In healthy people, blood is always in a physiological fluid-coagulant equilibrium. In other words, when the endothelium is damaged, platelets and fibrinogen  form a network plug that repair the defect and the bleeding stops. Then the network of fibrin is lysed and the blood vessel is recanalized. This process occurs continuously in the body. In certain diseases or conditions such hypercoagulability or atrial fibrillation, platelets aggregate together to form a thrombus that may obstruct imporant blood vessels. What researchers found is how platelets communicate with each other. It seems that platelets are interconnected by gap junctions, some pore-like structures. ‘Gap junction’ is a common type of connection to other cells, such as myocardial cells or neurons. Gap junctions are a special type of connection that  interconnects the cytoplasm of two cells.

Thrombus

Thrombosis

Professor Jonathan Gibbins and Dr. Sakthivel Vaiyapuri, said: “This appears to be a very important communication mechanism for blood clotting and thrombosis”. He added that by blocking those channels involved in the formation of junctions thrombosis can be reduced. The new discovery may be a target  in antithrombotic therapy.

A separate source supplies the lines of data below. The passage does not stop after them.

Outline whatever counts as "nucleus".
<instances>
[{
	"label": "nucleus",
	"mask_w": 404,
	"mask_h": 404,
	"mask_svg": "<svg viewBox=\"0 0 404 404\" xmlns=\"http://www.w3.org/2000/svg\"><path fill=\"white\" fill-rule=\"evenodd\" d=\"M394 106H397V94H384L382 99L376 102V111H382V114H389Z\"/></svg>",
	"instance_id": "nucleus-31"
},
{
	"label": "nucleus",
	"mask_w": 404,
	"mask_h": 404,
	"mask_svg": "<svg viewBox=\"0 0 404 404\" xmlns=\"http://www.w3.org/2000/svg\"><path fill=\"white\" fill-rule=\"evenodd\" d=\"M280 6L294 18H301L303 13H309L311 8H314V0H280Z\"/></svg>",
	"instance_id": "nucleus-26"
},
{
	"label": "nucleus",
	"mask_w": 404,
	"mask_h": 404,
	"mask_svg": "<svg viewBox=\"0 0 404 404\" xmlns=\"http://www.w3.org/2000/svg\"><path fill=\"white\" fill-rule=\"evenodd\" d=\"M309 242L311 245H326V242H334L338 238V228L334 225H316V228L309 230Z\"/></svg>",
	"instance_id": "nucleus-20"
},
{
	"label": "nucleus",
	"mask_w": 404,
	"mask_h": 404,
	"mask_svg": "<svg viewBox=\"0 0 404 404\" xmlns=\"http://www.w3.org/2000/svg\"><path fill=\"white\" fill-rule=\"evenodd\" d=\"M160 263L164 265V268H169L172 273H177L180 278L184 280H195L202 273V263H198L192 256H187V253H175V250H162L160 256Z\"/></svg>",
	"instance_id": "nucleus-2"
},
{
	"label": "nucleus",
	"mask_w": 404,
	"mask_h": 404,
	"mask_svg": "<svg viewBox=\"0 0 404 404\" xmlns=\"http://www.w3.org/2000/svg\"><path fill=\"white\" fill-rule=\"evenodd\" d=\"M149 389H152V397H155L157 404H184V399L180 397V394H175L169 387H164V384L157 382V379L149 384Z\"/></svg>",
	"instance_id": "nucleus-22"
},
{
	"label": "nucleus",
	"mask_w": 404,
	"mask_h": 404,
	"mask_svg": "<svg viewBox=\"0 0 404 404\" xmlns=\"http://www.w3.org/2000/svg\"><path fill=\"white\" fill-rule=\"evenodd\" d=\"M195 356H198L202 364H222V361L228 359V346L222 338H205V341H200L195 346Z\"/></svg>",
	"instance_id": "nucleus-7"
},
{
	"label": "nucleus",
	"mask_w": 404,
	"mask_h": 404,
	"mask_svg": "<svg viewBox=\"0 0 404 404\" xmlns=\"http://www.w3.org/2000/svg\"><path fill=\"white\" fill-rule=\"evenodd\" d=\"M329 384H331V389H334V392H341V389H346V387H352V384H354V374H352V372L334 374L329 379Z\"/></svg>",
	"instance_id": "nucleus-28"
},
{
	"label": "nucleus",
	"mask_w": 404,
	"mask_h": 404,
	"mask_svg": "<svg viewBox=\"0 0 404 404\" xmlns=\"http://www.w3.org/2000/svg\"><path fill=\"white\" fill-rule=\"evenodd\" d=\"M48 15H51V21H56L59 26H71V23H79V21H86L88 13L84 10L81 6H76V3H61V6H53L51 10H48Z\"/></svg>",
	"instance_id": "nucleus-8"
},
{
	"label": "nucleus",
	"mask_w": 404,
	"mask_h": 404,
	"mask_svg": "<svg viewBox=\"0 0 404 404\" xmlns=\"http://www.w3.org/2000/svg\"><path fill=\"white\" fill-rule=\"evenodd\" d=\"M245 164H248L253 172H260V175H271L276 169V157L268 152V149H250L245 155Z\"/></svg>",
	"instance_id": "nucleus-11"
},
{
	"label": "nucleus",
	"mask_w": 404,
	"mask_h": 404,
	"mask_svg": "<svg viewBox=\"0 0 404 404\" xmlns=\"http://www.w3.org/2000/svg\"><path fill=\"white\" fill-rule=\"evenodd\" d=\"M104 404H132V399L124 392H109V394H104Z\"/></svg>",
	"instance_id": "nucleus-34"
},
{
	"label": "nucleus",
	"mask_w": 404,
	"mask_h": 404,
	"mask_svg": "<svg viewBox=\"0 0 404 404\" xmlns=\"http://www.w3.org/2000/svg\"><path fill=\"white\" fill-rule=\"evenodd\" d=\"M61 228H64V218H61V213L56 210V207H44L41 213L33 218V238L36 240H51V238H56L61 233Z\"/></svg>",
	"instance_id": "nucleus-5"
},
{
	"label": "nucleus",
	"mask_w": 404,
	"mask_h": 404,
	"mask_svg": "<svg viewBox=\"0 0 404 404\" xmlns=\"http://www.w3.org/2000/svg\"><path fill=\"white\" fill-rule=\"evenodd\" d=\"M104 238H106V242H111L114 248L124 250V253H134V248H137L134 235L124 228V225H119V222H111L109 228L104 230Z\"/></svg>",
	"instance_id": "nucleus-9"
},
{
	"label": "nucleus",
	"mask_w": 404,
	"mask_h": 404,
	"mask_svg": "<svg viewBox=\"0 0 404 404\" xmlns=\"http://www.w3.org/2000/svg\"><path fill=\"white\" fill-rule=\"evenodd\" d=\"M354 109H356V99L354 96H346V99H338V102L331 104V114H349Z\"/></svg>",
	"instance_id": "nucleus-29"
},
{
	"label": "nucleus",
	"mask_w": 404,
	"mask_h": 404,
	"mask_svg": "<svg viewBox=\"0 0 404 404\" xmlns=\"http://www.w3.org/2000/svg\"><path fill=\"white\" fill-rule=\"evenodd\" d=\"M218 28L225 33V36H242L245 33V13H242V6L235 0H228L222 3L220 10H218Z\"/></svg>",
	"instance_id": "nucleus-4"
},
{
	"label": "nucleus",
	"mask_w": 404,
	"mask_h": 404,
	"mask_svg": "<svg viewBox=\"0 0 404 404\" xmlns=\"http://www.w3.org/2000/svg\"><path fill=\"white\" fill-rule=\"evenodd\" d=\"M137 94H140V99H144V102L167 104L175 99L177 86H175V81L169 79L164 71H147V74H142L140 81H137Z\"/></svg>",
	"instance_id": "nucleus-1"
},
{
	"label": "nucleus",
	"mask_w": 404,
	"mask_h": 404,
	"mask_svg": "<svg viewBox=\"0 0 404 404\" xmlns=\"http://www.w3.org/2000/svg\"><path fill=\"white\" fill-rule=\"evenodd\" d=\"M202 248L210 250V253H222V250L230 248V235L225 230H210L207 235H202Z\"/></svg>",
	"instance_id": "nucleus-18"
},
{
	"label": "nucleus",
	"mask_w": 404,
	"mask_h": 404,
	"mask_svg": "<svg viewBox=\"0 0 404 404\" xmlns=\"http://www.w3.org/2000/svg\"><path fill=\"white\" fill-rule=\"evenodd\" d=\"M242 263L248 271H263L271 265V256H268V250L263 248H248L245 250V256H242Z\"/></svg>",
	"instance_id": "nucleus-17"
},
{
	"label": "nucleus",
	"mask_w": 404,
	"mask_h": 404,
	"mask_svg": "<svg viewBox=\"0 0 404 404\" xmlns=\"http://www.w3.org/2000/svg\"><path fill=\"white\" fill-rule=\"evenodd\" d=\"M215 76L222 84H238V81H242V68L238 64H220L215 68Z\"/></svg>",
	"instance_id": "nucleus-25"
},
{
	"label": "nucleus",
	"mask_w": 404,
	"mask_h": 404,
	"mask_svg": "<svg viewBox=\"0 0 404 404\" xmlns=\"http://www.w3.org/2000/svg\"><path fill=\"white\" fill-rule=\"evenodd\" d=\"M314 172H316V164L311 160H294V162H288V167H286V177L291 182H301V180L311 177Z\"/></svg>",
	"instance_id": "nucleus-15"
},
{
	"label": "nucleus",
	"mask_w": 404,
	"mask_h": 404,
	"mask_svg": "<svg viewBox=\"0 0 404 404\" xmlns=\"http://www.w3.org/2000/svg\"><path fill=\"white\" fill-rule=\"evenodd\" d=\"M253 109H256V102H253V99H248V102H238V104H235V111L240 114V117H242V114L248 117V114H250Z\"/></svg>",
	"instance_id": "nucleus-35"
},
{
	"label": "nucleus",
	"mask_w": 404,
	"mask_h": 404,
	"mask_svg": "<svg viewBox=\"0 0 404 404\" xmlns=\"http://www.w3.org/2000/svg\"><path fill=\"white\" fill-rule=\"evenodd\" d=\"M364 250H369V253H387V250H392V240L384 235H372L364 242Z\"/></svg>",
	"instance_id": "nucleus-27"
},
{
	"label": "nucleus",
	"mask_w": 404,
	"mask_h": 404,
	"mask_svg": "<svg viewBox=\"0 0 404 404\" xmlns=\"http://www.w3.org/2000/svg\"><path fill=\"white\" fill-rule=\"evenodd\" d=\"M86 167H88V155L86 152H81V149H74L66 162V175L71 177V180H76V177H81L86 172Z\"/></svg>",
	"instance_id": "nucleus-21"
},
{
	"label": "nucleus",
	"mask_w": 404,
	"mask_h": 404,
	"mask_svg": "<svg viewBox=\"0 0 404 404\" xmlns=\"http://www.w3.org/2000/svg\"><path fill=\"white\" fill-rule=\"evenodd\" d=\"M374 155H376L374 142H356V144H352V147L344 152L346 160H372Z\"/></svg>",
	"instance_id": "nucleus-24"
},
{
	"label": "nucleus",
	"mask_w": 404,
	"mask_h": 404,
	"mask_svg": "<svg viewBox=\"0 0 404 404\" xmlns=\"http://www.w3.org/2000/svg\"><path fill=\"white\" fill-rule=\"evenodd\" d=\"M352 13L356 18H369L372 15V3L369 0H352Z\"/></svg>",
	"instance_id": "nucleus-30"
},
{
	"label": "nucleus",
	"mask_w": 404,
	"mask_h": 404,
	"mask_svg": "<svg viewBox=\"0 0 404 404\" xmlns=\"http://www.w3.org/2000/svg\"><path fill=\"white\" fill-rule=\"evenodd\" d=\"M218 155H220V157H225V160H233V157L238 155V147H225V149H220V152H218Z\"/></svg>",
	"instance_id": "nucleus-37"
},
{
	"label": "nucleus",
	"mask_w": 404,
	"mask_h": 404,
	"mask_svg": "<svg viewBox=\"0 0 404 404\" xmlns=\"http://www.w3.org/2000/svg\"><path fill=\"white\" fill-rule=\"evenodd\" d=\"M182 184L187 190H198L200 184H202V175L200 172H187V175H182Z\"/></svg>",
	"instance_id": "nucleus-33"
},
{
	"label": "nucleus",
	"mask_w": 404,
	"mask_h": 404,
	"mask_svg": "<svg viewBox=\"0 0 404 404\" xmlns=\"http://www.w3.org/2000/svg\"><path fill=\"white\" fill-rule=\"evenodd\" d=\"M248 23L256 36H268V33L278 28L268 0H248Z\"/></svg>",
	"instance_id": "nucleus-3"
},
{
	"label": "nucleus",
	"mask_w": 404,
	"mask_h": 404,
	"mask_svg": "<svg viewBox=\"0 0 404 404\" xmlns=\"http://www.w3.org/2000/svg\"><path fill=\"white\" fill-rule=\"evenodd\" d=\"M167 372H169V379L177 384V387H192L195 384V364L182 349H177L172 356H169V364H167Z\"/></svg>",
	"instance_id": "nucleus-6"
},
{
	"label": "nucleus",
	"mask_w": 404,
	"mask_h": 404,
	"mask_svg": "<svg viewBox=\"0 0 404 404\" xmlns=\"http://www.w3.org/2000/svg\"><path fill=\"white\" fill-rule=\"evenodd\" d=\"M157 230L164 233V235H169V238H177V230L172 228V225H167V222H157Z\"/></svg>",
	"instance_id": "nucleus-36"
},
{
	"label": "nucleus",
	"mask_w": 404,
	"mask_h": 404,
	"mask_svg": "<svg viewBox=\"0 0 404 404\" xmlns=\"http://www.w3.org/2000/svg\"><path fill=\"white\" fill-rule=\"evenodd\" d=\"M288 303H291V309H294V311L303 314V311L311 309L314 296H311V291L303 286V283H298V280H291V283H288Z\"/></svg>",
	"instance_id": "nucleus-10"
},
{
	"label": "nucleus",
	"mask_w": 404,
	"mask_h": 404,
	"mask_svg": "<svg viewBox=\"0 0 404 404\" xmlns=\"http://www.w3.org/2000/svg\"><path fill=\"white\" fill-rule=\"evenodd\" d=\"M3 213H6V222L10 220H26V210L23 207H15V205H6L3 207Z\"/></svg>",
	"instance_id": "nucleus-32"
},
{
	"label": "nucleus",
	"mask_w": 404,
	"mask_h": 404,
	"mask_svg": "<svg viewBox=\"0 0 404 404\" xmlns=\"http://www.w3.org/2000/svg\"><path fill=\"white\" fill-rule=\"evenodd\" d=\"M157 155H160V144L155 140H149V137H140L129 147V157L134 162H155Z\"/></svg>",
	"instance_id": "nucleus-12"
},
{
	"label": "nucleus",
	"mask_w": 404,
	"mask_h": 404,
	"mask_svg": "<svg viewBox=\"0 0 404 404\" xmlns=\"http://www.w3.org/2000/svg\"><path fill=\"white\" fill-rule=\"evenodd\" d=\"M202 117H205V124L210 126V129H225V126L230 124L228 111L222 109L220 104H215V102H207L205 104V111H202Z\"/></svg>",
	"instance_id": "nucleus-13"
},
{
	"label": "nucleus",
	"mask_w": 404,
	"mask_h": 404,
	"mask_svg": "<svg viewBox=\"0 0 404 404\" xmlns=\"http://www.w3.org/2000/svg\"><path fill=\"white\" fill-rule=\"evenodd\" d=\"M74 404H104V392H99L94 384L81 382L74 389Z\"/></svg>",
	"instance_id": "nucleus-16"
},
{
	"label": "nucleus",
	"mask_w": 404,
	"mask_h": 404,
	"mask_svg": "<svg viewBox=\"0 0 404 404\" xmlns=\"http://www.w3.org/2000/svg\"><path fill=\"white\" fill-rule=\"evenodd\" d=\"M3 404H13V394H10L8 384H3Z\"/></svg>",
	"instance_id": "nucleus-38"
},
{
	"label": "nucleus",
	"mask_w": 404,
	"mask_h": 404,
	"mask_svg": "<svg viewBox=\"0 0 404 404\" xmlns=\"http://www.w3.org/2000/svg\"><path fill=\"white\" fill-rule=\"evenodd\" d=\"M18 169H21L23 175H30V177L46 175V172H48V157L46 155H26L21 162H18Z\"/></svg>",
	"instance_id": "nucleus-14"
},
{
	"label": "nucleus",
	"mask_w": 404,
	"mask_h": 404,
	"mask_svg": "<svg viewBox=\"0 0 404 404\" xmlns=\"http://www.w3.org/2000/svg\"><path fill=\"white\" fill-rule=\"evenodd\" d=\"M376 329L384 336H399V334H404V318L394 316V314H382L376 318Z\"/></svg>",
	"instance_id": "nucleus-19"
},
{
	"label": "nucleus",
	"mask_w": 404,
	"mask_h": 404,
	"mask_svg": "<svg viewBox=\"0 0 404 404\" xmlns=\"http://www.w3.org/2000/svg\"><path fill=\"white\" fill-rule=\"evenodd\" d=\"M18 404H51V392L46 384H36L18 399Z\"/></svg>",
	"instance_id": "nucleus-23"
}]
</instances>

Currently, stroke is prevented by oral anticoagulant medication (warfarin) which inhibits the synthesis of coagulation factors dependent on vitamin K. This medication has several drawbacks. On the one hand, and patient dose should be adjusted by measuring the INR (International Normalised Ratio), on the other hand, there are plenty of side effects. Oral anticoagulants can cause bleeding and give drug interactions. It is important to note that the risk of bleeding is significantly increased when combined with anticoagulants such as clopidogrel antiplatelet or aspirin. In addition to this, anticoagulants are prohibited during pregnancy.

Anticoagulant medication is commonly prescribed in patients with cardiovascular disorders. Oral anticoagulants are prescribed long-term in patients with atrial fibrillation to prevent thromboembolic accidents. Because atria no longer contract, blood tends to clot and the formed thrombi can migrate into circulation and stroke can occur. Also, patients with metal valves need to follow long-term treatment with oral anticoagulants to prevent thrombosis.
Understanding the mechanisms underlying thrombosis may be a target for discovery of new anticoagulants. Dr. Vaiyapuri notes that this discovery is exciting even if their work is still not complete.